I am (attempting) to run ND4J against NVIDIA CUDA driver 11.6 (linux x86_64). The latest official release that I can find of ND4J is for driver version 11.2.

What are the odds that I can run the ND4J built for 11.2 against NVIDIA Driver 11.6?

If I can’t do it, is solving this as simple as recompiling ND4J on my machine with NVIDIA Driver 11.6, so it links up with the newer driver?

Thank you, Chris

@chris2 we’re working on an 11.6 release soon.

For now you’ll have to compile from source. If you’re interested I can help with that.
Otherwise nd4j on cuda 11.2 mainly needs the SDK. The underlying driver and SDK are not necessarily the same thing.

Yes. I am interested in that! I do not have access to the machines this week, but I should next week.

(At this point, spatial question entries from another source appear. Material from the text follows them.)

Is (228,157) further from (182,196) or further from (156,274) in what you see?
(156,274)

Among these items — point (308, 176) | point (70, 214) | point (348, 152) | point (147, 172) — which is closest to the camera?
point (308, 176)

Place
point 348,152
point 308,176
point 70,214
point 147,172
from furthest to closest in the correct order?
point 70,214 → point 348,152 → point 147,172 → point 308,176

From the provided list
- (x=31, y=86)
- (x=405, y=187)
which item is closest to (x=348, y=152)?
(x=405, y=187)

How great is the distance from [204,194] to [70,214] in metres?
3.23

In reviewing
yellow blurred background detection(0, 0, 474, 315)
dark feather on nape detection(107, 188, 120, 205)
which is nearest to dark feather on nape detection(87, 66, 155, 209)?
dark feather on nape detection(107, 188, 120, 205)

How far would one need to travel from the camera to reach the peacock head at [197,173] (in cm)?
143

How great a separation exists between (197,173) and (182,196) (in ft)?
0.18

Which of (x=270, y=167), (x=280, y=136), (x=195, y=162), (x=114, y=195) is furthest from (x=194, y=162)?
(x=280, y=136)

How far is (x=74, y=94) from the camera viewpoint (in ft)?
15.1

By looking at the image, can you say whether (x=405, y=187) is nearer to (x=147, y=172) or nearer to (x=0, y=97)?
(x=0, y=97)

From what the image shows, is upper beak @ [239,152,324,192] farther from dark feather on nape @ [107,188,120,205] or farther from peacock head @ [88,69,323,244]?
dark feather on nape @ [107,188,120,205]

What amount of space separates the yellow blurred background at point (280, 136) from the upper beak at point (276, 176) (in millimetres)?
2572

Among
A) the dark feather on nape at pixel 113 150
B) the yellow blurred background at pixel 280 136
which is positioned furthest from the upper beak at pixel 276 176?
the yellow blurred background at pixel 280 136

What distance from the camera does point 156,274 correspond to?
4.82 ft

I have made some progress along these lines. For various reasons, maybe bad ones, I am building the tag 1.0.0-M1.1. The drivers are installed, and we installed and compiled blas, and then got libnd4j to compile. I will provide more details next week. Thank you for offering to help.

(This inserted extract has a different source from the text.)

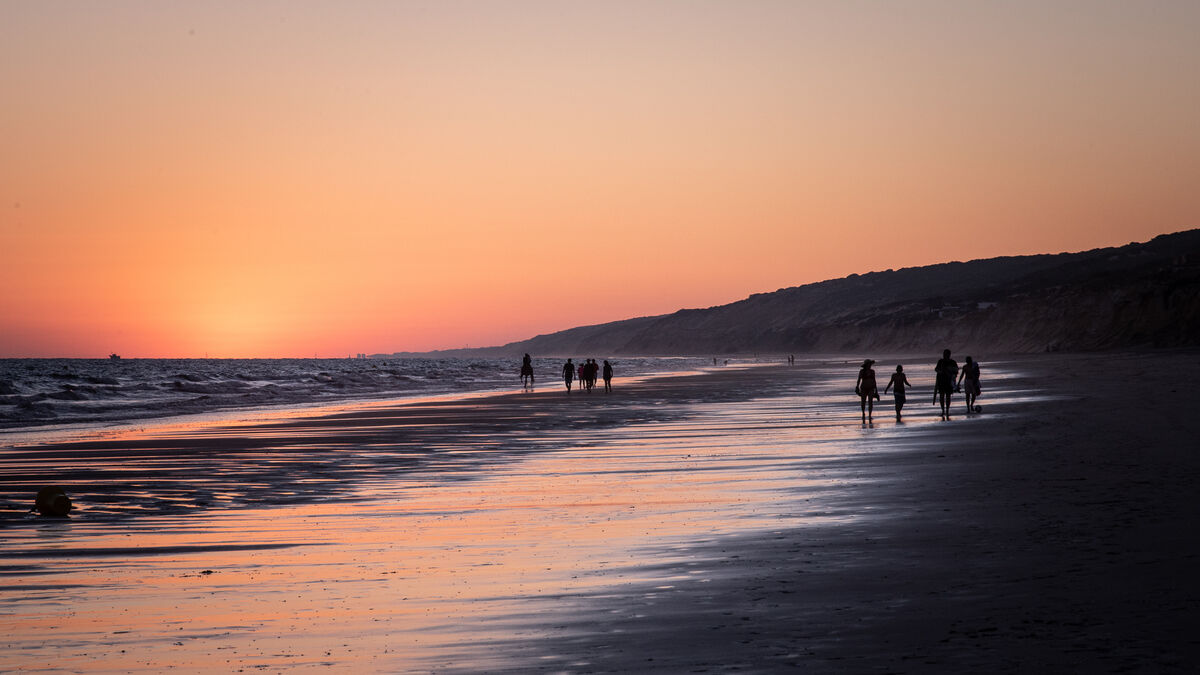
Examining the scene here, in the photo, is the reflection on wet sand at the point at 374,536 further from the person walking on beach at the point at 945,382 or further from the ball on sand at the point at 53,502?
the person walking on beach at the point at 945,382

@chris2 yeah that’s all you need to do. There’s nothing wrong with using M1.1 I’m just not sure at the time if we supported all of the various flags in cmake for that. If not you can compile against master just fine. Otherwise for now just try that and see what it does.

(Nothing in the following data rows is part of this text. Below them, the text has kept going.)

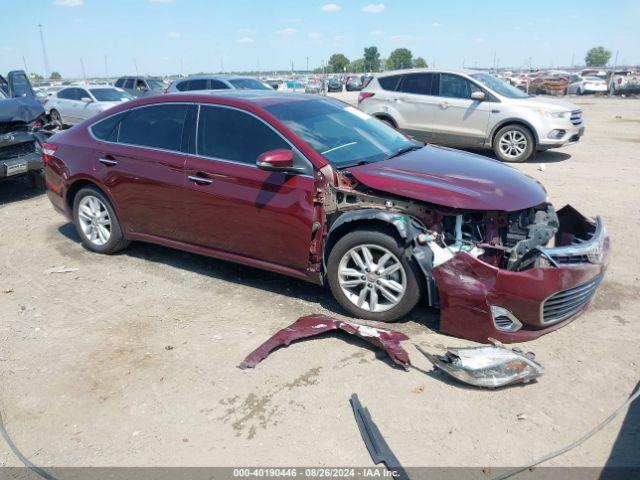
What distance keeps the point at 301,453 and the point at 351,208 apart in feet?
6.12

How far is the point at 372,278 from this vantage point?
400 cm

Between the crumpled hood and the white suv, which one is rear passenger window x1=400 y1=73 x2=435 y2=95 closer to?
the white suv

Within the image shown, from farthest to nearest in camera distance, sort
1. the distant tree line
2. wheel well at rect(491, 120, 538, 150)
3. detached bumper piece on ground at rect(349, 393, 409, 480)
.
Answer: the distant tree line, wheel well at rect(491, 120, 538, 150), detached bumper piece on ground at rect(349, 393, 409, 480)

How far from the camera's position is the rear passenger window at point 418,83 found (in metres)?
11.0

Usually when we add new cuda versions we have to occasionally update the relevant compilers and versions of things we compile against. Nothing should stop you from doing that as long as you know what to look for.

Hello. Actually, I apparently have not succeeded in successfully building the deeplearning4j jar files.

I changed the version of my files using the update-versions.sh shell script to 1.0.0-M1.1-custom. Then in the deeplearning4j root directory, I ran a:
mvn clean install -Djavacpp.platform=linux-x86_64 -DskipTests -DskipTestResourceEnforcement=true

Unfortunately this does not produce the classified nd4j-native and nd4j-native-platform jar files the way I expected it would. It produces an unclassified version, and that unclassified version does not really have anything in the JAR file. It’s nearly empty, containing a pom file and properties file. No classes!

I looked at this for inspiration: deeplearning4j/build-deploy-linux-x86_64.yml at master · eclipse/deeplearning4j · GitHub

Are there more detailed instructions somewhere?

Thank you,
Chris

@chris2 make sure you add -Pcpu. For cuda you need -Pcuda.

Otherwise the backends are excluded from the build. We do that because when trying to build one backend or the other the compiler or other needed tools may not be present.

Ok! Can I build for both at the same time if I do -Pcpu -Pcuda?

@chris2 JFYI release for nd4j-cuda-11.6 for M2.1 is published. Go ahead and give it a try.

Thanks! I have passed this on to my team, and they’re working the task. We look forward to seeing it run faster.